14 Fevereiro 2015
A coragem de "assumir a tradição" e de entregá-la como significativa para as gerações futuras é a verdadeira tarefa da mediação teológica. O catálogo das soluções aparentes – prontas para serem oferecidas por parte de uma Igreja embalsamada a um mundo que não existe mais há quase um século – é apenas perda de tempo e fuga das questões verdadeiras.
A opinião é do teólogo italiano Andrea Grillo, professor do Pontifício Ateneu S. Anselmo, de Roma, do Instituto Teológico Marchigiano, de Ancona, e do Instituto de Liturgia Pastoral da Abadia de Santa Giustina, de Pádua.
O artigo foi publicado no seu blog Come Se Non, 08-02-2015. A tradução é de Moisés Sbardelotto.
Eis o texto.
Para os temas que cansam e apaixonam a reflexão intersinodal, seria preciso ter sempre em mente o que o cardeal Martini disse pouco antes da sua morte:
"A pergunta se os divorciados podem fazer a comunhão deveria ser invertida. Como a Igreja pode chegar em ajuda, com a força dos sacramentos, a quem tem situações familiares complexas?"
Inverter a pergunta: essa é uma arte cristã – eu diria, acima de tudo, "jesuana" – bastante rara. Acontece muito frequentemente que os cristãos ficam bloqueados por perguntas equivocadas.
O tema da "comunhão aos divorciados recasados" sofre precisamente dessa dificuldade. Não só porque passa por cima do fato de que os "divorciados recasados" vivem não raramente – precisamente como recasados – uma experiência de comunhão que pôs fim à sua dificuldade e à sua condição de penitência por "separação/adultério/crise" e se encontram precisamente a viver, na nova família, uma "nova possibilidade de comunhão".

# TAREFA PROPOSTA A:
Localize e copie cada linha que contenha a palavra "JSON", levando em conta maiúsculas e minúsculas.
O texto e as linhas provêm de fontes diferentes.

# LINHAS DISPONÍVEIS:
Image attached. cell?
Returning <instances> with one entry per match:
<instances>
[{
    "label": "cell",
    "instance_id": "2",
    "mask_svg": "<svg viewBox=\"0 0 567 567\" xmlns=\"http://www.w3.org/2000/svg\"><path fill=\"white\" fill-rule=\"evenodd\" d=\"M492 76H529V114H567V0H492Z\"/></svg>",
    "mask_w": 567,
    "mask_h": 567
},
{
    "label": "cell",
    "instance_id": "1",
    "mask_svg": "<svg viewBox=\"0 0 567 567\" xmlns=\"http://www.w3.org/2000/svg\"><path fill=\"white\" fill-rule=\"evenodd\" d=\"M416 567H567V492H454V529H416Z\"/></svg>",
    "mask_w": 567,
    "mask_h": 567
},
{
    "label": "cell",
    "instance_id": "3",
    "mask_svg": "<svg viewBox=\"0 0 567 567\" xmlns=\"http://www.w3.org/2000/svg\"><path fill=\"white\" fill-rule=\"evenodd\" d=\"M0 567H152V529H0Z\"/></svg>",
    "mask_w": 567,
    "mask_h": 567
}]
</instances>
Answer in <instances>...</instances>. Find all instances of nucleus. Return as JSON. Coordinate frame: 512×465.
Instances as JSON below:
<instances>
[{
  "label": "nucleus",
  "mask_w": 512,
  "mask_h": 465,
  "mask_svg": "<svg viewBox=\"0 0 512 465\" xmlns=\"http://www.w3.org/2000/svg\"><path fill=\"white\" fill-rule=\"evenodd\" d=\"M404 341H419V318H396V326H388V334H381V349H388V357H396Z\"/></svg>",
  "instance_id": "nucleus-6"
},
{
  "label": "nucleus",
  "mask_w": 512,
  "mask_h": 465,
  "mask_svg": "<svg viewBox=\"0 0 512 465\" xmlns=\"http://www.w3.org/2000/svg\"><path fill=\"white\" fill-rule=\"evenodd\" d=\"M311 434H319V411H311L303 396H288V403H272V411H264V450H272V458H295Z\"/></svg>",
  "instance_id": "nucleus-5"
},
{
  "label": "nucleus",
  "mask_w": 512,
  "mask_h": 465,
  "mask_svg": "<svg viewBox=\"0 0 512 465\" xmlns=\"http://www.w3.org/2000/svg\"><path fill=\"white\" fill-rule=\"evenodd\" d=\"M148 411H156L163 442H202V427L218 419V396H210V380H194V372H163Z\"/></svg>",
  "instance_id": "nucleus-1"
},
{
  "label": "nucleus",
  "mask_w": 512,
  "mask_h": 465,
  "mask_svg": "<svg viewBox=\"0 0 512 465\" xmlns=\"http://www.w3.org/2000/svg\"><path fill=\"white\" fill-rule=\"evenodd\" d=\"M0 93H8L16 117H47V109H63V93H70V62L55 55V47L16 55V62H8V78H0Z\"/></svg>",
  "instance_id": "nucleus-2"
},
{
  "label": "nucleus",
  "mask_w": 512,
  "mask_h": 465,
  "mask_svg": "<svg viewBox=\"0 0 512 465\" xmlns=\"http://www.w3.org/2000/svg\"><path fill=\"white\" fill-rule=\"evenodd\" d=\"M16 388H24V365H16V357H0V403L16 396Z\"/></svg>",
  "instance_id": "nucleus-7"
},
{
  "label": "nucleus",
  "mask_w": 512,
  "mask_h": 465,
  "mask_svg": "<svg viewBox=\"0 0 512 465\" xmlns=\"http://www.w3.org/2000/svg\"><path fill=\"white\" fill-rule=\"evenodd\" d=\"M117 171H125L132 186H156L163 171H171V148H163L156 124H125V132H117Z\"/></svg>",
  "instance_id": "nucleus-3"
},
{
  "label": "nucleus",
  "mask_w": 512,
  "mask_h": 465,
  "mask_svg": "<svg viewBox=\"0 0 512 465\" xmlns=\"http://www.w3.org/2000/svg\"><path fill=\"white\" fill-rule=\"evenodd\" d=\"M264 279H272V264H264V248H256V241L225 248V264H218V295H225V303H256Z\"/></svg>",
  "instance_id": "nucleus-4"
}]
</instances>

# TAREFA PROPOSTA B:
Reescreva de forma mais concisa o parágrafo do texto que começa com "O tema da", preservando suas ideias principais.

# RESULTADO CORRETO A:
Answer in <instances>...</instances>. Find all instances of nucleus. Return as JSON. Coordinate frame: 512×465.
Instances as JSON below:

# RESULTADO CORRETO B:
O tema da "comunhão aos divorciados recasados" sofre da dificuldade das perguntas equivocadas. Isso ocorre também porque ignora um fato: os divorciados recasados muitas vezes vivem, justamente como recasados, uma experiência de comunhão. Essa experiência pôs fim à sua dificuldade e à sua penitência por "separação/adultério/crise", e na nova família encontram uma "nova possibilidade de comunhão".